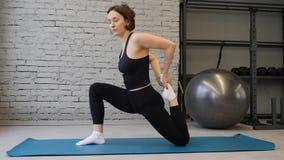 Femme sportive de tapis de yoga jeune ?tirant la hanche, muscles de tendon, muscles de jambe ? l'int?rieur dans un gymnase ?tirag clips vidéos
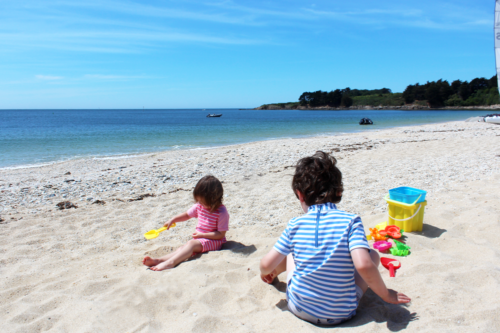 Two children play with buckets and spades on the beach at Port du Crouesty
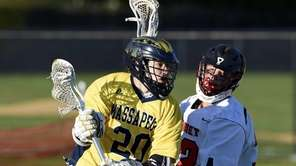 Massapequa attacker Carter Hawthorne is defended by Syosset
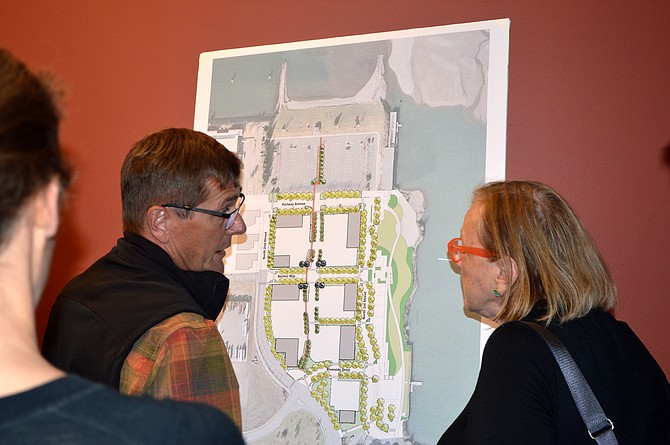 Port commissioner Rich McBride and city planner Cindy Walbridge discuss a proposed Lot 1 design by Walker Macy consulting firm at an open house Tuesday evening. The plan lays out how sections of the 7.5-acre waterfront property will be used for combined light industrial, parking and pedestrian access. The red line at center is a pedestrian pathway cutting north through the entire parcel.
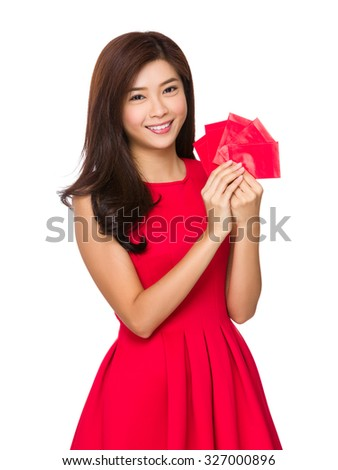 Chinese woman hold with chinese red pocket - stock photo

==

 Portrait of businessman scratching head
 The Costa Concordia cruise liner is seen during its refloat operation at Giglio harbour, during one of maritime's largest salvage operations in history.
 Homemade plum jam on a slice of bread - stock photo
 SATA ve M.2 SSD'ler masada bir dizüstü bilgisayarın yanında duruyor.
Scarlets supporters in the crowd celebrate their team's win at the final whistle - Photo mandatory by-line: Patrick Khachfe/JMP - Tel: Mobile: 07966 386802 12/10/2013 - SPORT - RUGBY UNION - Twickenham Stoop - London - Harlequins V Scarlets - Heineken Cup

__Assignment__: Return exactly the stretch above whose first line contains "Femme sportive de" and whose last line contains "Chinese woman hold", and nothing outside it. The pictures should not appear.

__Finished task__:
 Femme sportive de tapis de yoga jeune ?tirant la hanche, muscles de tendon, muscles de jambe ? l'int?rieur dans un gymnase ?tirag clips vidéos
 Two children play with buckets and spades on the beach at Port du Crouesty
 Massapequa attacker Carter Hawthorne is defended by Syosset
 Port commissioner Rich McBride and city planner Cindy Walbridge discuss a proposed Lot 1 design by Walker Macy consulting firm at an open house Tuesday evening. The plan lays out how sections of the 7.5-acre waterfront property will be used for combined light industrial, parking and pedestrian access. The red line at center is a pedestrian pathway cutting north through the entire parcel.
 Chinese woman hold with chinese red pocket - stock photo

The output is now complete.